Why did they do it? What did the Islamic State think it could possibly gain by burning alive a captured Jordanian pilot? I wouldn’t underestimate the absence of logic, the sheer depraved thrill of a triumphant cult reveling in its barbarism. But I wouldn’t overestimate it either. You don’t overrun much of Syria and Iraq without having deployed keen tactical and strategic reasoning. So what’s the objective? To destabilize Jordan by drawing it deeply into the conflict. At first glance, this seems to make no sense. The savage execution has mobilized Jordan against the Islamic State and given it solidarity and unity of purpose.
Why did they do it? What did the Islamic State think it could possibly gain by burning alive a captured Jordanian pilot?
I wouldn’t underestimate the absence of logic, the sheer depraved thrill of a triumphant cult reveling in its barbarism. But I wouldn’t overestimate it either. You don’t overrun much of Syria and Iraq without having deployed keen tactical and strategic reasoning.
So what’s the objective? To destabilize Jordan by drawing it deeply into the conflict.
At first glance, this seems to make no sense. The savage execution has mobilized Jordan against the Islamic State and given it solidarity and unity of purpose.
Yes, for now. But what about six months hence? Solidarity and purpose fade quickly. Think about how post-9/11 American fervor dissipated over the years of inconclusive conflict, yielding the war fatigue of today. Or how the beheading of U.S. journalists galvanized the country against the Islamic State, yet less than five months later, the frustrating nature of that fight is creating divisions at home.
Jordan is a more vulnerable target because, unlike the U.S., it can be destabilized. For nearly a century Jordan has been a miracle of stability – an artificial geographic creation led by a British-imposed monarchy, it has enjoyed relative domestic peace and successful political transitions with just four rulers over four generations.
Compared to Lebanon, Syria and Iraq, similarly created, Jordan is a wonder.
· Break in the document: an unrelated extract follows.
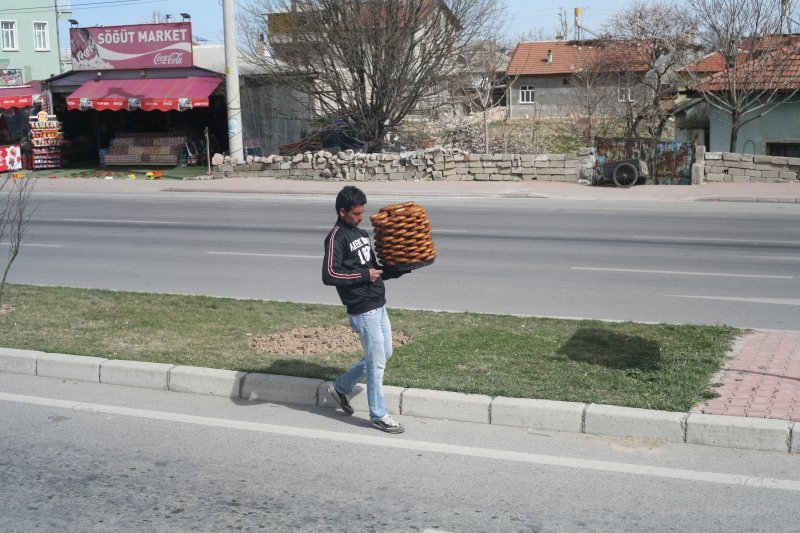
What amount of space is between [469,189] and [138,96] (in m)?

But a fragile one. Its front-line troops and special forces are largely Bedouin. The Bedouin are the backbone of the Hashemite monarchy but they are a minority. Most of the population is non-indigenous Palestinians, to which have now been added 1.3 million Syrian refugees.
Most consequential, however, is the Muslim Brotherhood with its strong Jordanian contingent – as well as more radical jihadist elements, some sympathetic to the Islamic State. An estimated 1,500 Jordanians have already joined the Islamic State in Iraq and Syria. Others remain home, ready to rise when the time is right.
The time is not right today. Jordanian anger is white hot. But the danger is that as the Jordanians attack – today by air, tomorrow perhaps on the ground – they risk a drawn-out engagement that could drain and debilitate the regime, one of the major bulwarks against radicalism in the entire region.
We should be careful what we wish for. Americans worship at the shrine of multilateralism. President Obama’s Islamic State strategy is to create a vast coalition with an Arab/Kurdish vanguard and America leading from behind with air power.
The coalition is allegedly 60 strong. (And doing what?) Despite administration boasts, the involvement of the Arab front line – Jordan, Saudi Arabia, Bahrain and the United Arab Emirates – has been minimal and symbolic. In fact, we’ve just now learned that the UAE stopped flying late last year.
The Obama policy has not fared terribly well. Since the policy was launched, the Islamic State has doubled its Syrian domain. It’s hard to see a Jordanian-Saudi force succeeding where Iraq’s Shiite militias, the Iraqi military, the Kurds and U.S. airpower have thus far failed.
What’s missing, of course, are serious boots on the ground, such as Syria’s once-ascendant non-jihadist rebels, which Obama contemptuously dismissed and allowed to wither. And the Kurds, who are willing and able to fight, yet remain scandalously undersupplied by this administration.
Missing most of all is Turkey. It alone has the size and power to take on the Islamic State. But doing so would strengthen, indeed rescue, Turkey’s primary nemesis, the Iranian-backed Bashar al-Assad regime in Damascus.
Turkey’s price for entry was an American commitment to help bring down Assad. Obama refused. So Turkey sits it out.
Why doesn’t Obama agree? Didn’t he say that Assad must go? The reason is that Obama dares not upset Assad’s patrons, the Iranian mullahs, with whom Obama dreams of concluding a grand rapprochement.
For Obama, this is his ticket to Mt. Rushmore. So in pursuit of his Nixon-to-China Iran fantasy, Obama eschews Turkey, our most formidable potential ally against both the Islamic State and Assad.
What’s Obama left with? Fragile front-line Arab states, like Jordan.
But even they are mortified by Obama’s blind pursuit of detente with Tehran, which would make the mullahs hegemonic over the Arab Middle East. Hence the Arabs, the Saudis especially, hold back from any major military commitment to us. Jordan, its hand now forced by its pilot’s murder, may now bravely sally forth on its own. But at great risk and with little chance of ultimate success.